US 11,941,356 B2
Systems and methods for multi-scale pre-training with densely connected transformer
Linqing Liu, Menlo Park, CA (US); and Caiming Xiong, Menlo Park, CA (US)
Assigned to Salesforce, Inc., San Francisco, CA (US)
Filed by Salesforce, Inc., San Francisco, CA (US)
Filed on Oct. 26, 2020, as Appl. No. 17/080,478.
Prior Publication US 2022/0129626 A1, Apr. 28, 2022
Int. Cl. G06F 40/20 (2020.01); G06N 3/045 (2023.01); G10L 15/16 (2006.01)

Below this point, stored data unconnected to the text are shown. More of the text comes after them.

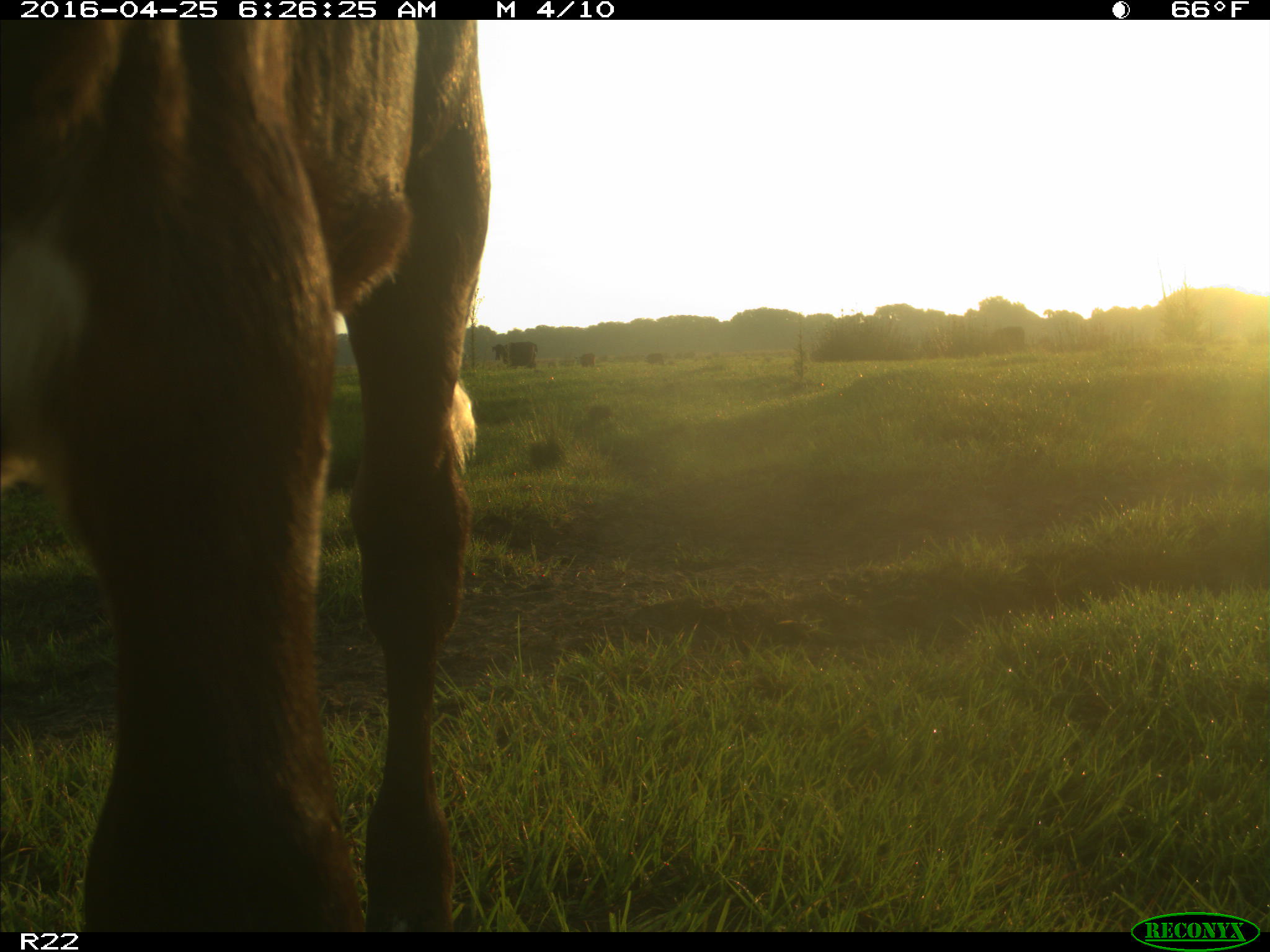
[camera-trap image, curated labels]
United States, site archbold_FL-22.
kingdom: Animalia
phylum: Chordata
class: Mammalia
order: Artiodactyla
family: Bovidae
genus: Bos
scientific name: Bos taurus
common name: domestic cow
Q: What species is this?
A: Bos taurus (domestic cow).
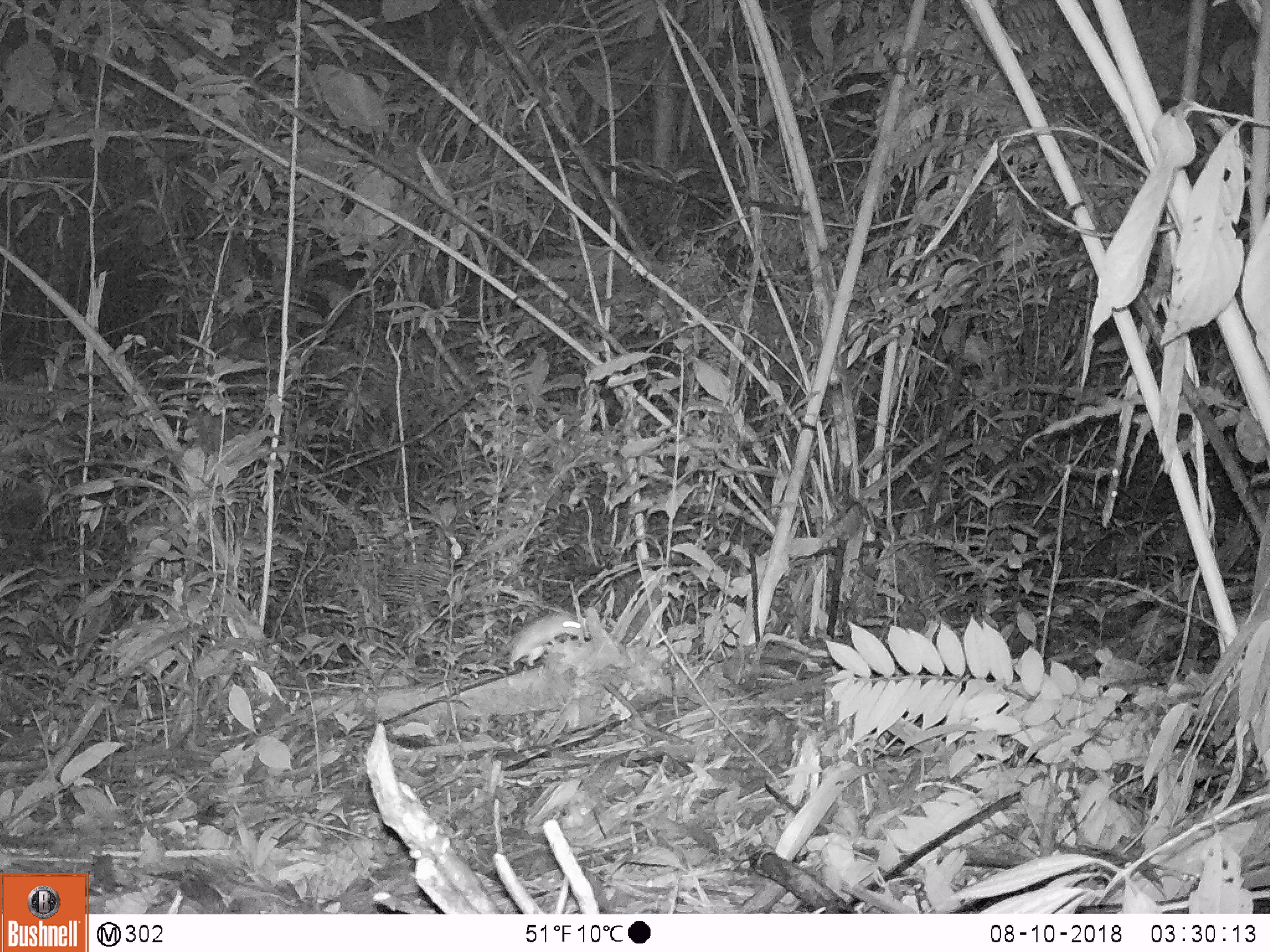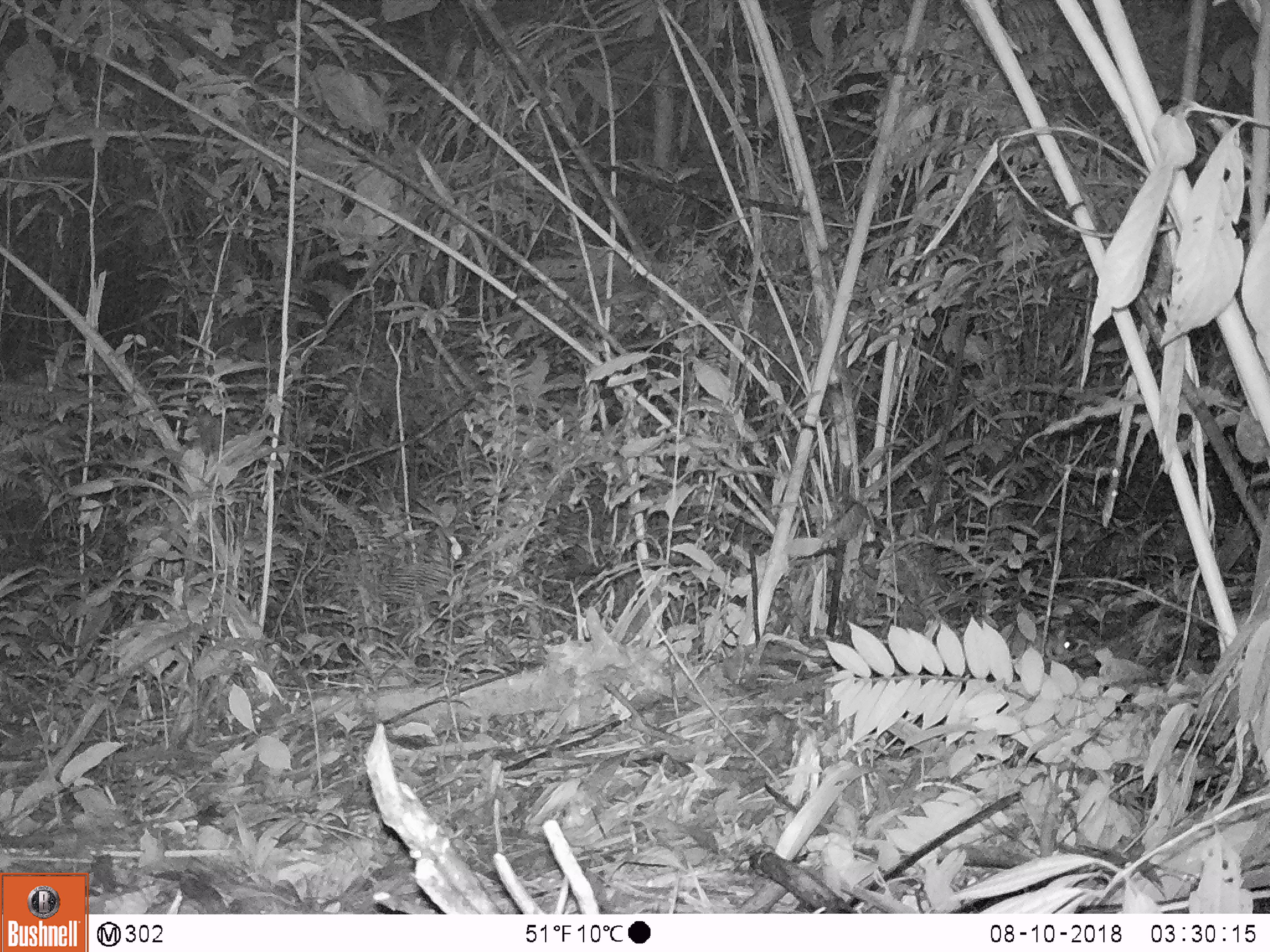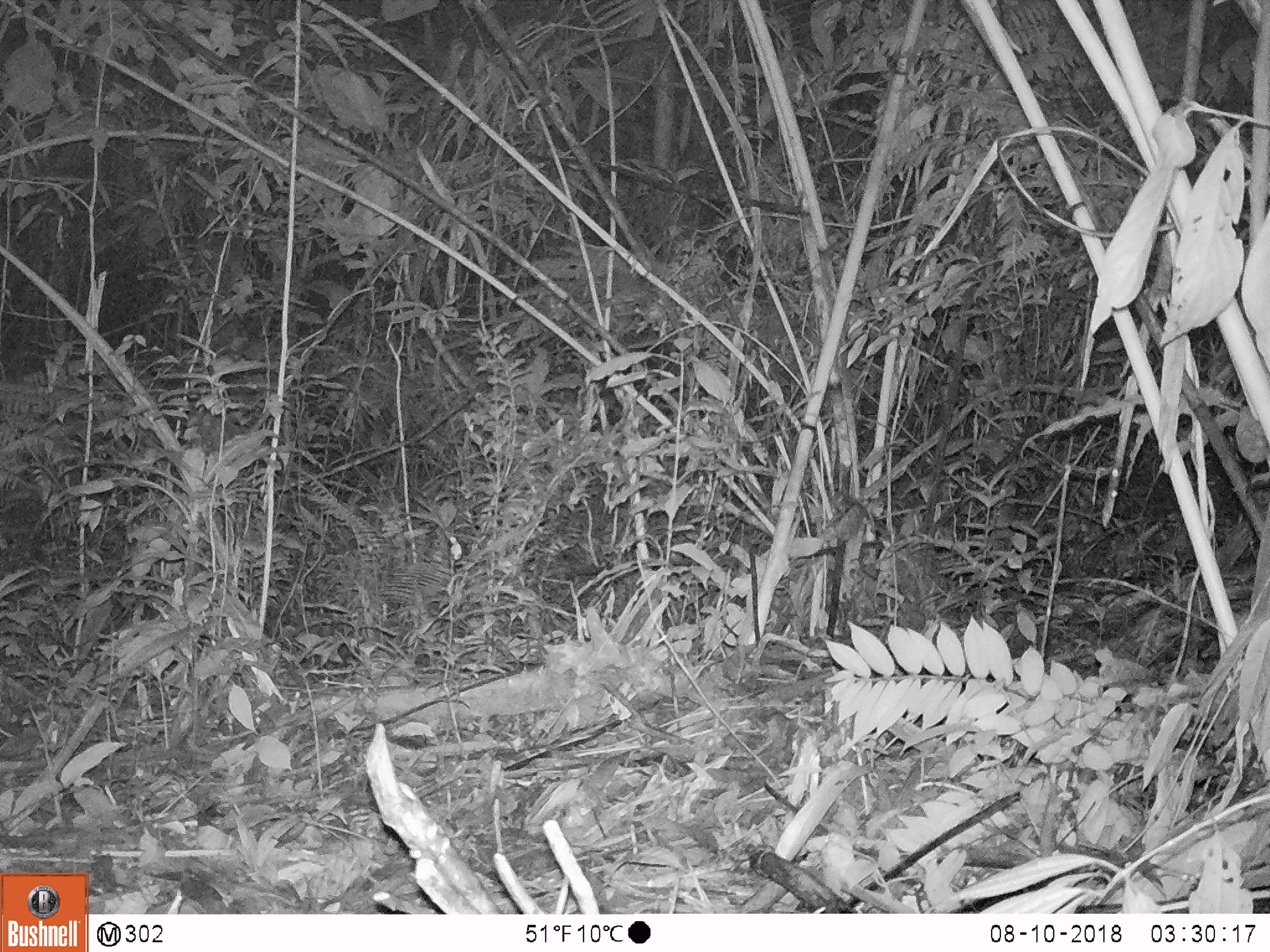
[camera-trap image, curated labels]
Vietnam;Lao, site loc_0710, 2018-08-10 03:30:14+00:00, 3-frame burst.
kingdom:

CPC G06F 40/20 (2020.01) [G06N 3/045 (2023.01); G10L 15/16 (2013.01)] 18 Claims
OG exemplary drawing
 
1. A system for pre-training a transformer network, the system comprising:
a first transformer network including a first plurality of transformer layers,
wherein at least a first transformer layer in the first transformer network receives inputs from all preceding transformer layers of the at least first transformer layer in the first transformer network, and an output of the at least first transformer layer is sent to all subsequent transformer layers of the at least first transformer layer in the first transformer network, and
wherein the first transformer network receives a masked input sequence of tokens and outputs a first reconstructed sequence with alternative tokens that replace the masked-out tokens; and
a second transformer network including a second plurality of transformer layers,
wherein at least a second transformer layer in the second transformer network receives inputs from all preceding transformer layers of the at least second transformer layer in the second transformer network, and an output of the at least second transformer layer is sent to all subsequent transformer layers of the at least second transformer layer in the second transformer network,
wherein the second transformer network receives the first reconstructed sequence of tokens containing the alternative tokens from the first transformer network and predicts whether a subset of tokens from the first reconstructed sequence contains a replaced token, and
wherein the second transformer network further selects the subset of tokens having a pre-defined length from the first reconstructed sequence, and generates a probability predicting whether the subset of tokens contains a replaced token.